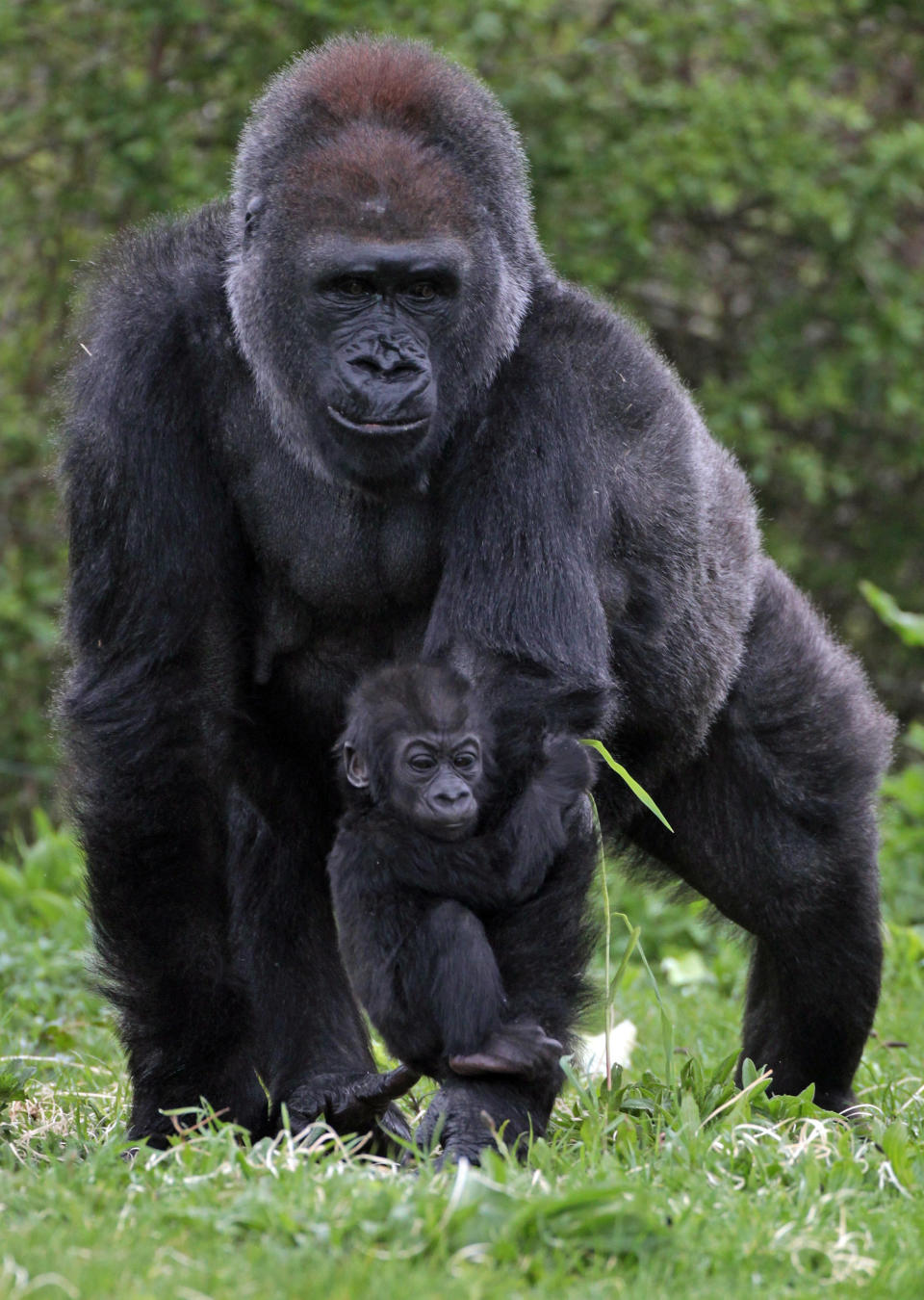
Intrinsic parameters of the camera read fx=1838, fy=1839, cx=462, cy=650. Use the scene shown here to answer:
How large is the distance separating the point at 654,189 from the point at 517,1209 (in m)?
6.01

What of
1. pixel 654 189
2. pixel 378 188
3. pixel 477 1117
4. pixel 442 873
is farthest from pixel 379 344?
pixel 654 189

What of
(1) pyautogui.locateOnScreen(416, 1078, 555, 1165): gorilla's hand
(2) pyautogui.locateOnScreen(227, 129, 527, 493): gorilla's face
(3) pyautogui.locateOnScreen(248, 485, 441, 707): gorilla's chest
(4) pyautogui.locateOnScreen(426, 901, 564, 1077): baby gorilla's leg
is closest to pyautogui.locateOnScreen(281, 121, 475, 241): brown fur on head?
(2) pyautogui.locateOnScreen(227, 129, 527, 493): gorilla's face

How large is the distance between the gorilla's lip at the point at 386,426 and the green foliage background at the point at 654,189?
4.15m

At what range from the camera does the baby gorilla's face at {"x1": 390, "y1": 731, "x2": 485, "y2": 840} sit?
10.7ft

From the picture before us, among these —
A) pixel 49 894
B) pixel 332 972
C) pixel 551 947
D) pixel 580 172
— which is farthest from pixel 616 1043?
pixel 580 172

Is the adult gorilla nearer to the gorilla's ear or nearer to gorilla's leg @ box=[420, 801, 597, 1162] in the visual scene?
gorilla's leg @ box=[420, 801, 597, 1162]

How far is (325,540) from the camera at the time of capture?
3.86 metres

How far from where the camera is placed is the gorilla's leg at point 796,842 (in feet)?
14.5

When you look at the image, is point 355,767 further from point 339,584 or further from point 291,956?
point 291,956

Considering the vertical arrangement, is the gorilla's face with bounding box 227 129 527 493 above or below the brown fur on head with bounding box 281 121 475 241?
below

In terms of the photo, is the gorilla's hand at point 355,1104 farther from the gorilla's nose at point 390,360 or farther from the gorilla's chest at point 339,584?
the gorilla's nose at point 390,360

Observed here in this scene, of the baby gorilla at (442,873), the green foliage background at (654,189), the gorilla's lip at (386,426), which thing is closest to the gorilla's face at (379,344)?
the gorilla's lip at (386,426)

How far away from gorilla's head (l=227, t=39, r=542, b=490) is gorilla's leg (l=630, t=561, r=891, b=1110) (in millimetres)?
1197

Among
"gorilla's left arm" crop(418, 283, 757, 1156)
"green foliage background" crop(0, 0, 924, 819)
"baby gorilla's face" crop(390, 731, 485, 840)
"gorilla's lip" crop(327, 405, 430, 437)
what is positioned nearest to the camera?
"baby gorilla's face" crop(390, 731, 485, 840)
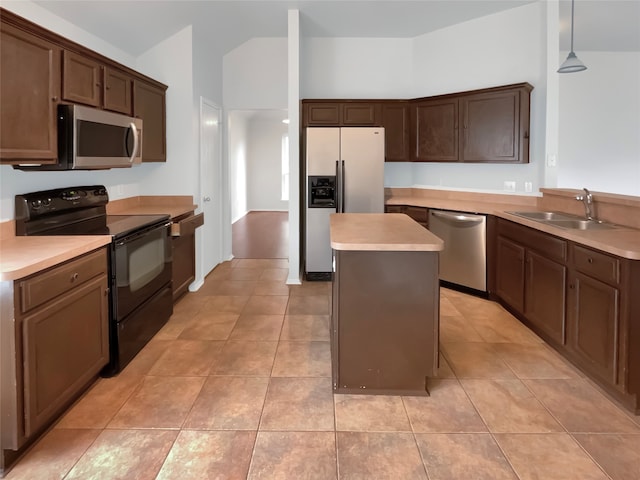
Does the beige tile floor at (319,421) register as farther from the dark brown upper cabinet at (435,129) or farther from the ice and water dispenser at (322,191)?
the dark brown upper cabinet at (435,129)

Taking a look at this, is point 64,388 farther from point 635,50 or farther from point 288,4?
point 635,50

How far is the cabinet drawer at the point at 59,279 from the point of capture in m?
1.94

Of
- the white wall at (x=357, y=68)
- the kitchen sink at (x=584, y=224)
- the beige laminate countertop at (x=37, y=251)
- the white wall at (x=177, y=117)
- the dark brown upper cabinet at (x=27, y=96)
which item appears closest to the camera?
the beige laminate countertop at (x=37, y=251)

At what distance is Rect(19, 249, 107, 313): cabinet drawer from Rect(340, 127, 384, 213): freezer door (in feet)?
9.72

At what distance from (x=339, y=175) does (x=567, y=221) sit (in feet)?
7.58

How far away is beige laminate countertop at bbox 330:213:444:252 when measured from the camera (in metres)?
2.48

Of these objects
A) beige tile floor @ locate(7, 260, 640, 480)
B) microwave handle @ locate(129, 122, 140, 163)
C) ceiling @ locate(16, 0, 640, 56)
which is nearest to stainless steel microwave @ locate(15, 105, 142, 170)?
microwave handle @ locate(129, 122, 140, 163)

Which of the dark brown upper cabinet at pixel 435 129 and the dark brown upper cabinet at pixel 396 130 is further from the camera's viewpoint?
the dark brown upper cabinet at pixel 396 130

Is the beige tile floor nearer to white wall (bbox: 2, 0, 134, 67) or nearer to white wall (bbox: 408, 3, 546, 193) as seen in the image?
white wall (bbox: 408, 3, 546, 193)

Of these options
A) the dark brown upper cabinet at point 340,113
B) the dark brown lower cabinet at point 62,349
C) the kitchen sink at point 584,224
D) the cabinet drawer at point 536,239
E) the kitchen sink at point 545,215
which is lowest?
the dark brown lower cabinet at point 62,349

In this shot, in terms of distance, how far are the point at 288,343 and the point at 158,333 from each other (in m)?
1.01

------------------------------

→ **What you have to do**:
Write out all of the entries above word for word, leaving out the pictures.

→ **Output**:
Intrinsic parameters of the camera read fx=1838, fy=1839, cx=462, cy=650. Use the scene shown here to answer:
How large is the distance separating the point at 654,189 from the point at 517,1209 (in m)?
6.01

What of
1. pixel 654 189
2. pixel 378 188
3. pixel 477 1117
4. pixel 442 873
is farthest from pixel 379 344?
pixel 654 189

What of
(1) pyautogui.locateOnScreen(416, 1078, 555, 1165): gorilla's hand
(2) pyautogui.locateOnScreen(227, 129, 527, 493): gorilla's face
(3) pyautogui.locateOnScreen(248, 485, 441, 707): gorilla's chest
(4) pyautogui.locateOnScreen(426, 901, 564, 1077): baby gorilla's leg
is closest to pyautogui.locateOnScreen(281, 121, 475, 241): brown fur on head?
(2) pyautogui.locateOnScreen(227, 129, 527, 493): gorilla's face

How large is the distance between the gorilla's lip at the point at 386,426 and the green foliage background at the point at 654,189?
4.15m

At what range from the camera does the baby gorilla's face at {"x1": 390, "y1": 731, "x2": 485, "y2": 840} sit?
10.7ft

From the picture before us, among these —
A) pixel 49 894
B) pixel 332 972
C) pixel 551 947
D) pixel 580 172
— which is farthest from pixel 616 1043?
pixel 580 172

Is the adult gorilla nearer to the gorilla's ear or nearer to gorilla's leg @ box=[420, 801, 597, 1162] in the visual scene?
gorilla's leg @ box=[420, 801, 597, 1162]

How far is (325,540) from the camera at the time of capture?
3.86 metres

How far from where the camera is placed is the gorilla's leg at point 796,842 (in feet)?
14.5

When you look at the image, is point 355,767 further from point 339,584 or further from point 291,956?
point 291,956

Considering the vertical arrangement, is the gorilla's face with bounding box 227 129 527 493 above or below the brown fur on head with bounding box 281 121 475 241?
below

In terms of the photo, is the gorilla's hand at point 355,1104 farther from the gorilla's nose at point 390,360 or farther from the gorilla's chest at point 339,584?
the gorilla's nose at point 390,360

Observed here in this scene, of the baby gorilla at (442,873), the green foliage background at (654,189), the gorilla's lip at (386,426), which thing is closest to the gorilla's face at (379,344)?
the gorilla's lip at (386,426)

How far away from gorilla's head (l=227, t=39, r=542, b=490) is gorilla's leg (l=630, t=561, r=891, b=1110) (in millimetres)?
1197

Among
"gorilla's left arm" crop(418, 283, 757, 1156)
"green foliage background" crop(0, 0, 924, 819)
"baby gorilla's face" crop(390, 731, 485, 840)
"gorilla's lip" crop(327, 405, 430, 437)
what is positioned nearest to the camera?
"baby gorilla's face" crop(390, 731, 485, 840)
Does the beige tile floor at (319,421) register as farther from the dark brown upper cabinet at (435,129) or farther from the ice and water dispenser at (322,191)?
the dark brown upper cabinet at (435,129)

Taking a look at this, is point 64,388 farther from point 635,50 or farther from point 288,4?
point 635,50

How far is the cabinet drawer at the point at 59,279 from the point of capture in m?
1.94

Of
- the white wall at (x=357, y=68)
- the kitchen sink at (x=584, y=224)
- the beige laminate countertop at (x=37, y=251)
- the white wall at (x=177, y=117)
- the dark brown upper cabinet at (x=27, y=96)
which item appears closest to the camera?
the beige laminate countertop at (x=37, y=251)

At what distance is Rect(19, 249, 107, 313): cabinet drawer from Rect(340, 127, 384, 213): freezer door (in feet)?
9.72

At what distance from (x=339, y=175) does (x=567, y=221) sit (in feet)?
7.58

How far away is beige laminate countertop at bbox 330:213:444:252 when measured from the camera (in metres)?
2.48

Of these objects
A) beige tile floor @ locate(7, 260, 640, 480)
B) microwave handle @ locate(129, 122, 140, 163)
C) ceiling @ locate(16, 0, 640, 56)
which is nearest to stainless steel microwave @ locate(15, 105, 142, 170)?
microwave handle @ locate(129, 122, 140, 163)

Which of the dark brown upper cabinet at pixel 435 129 and the dark brown upper cabinet at pixel 396 130 is further from the camera's viewpoint?
the dark brown upper cabinet at pixel 396 130

Is the beige tile floor nearer to white wall (bbox: 2, 0, 134, 67) or nearer to white wall (bbox: 408, 3, 546, 193) as seen in the image?
white wall (bbox: 408, 3, 546, 193)

Of these options
A) the dark brown upper cabinet at point 340,113
B) the dark brown lower cabinet at point 62,349
C) the kitchen sink at point 584,224
D) the cabinet drawer at point 536,239
E) the kitchen sink at point 545,215
which is lowest?
the dark brown lower cabinet at point 62,349

In this shot, in terms of distance, how far are the point at 288,343 and the point at 158,333 from each other (in m)?
1.01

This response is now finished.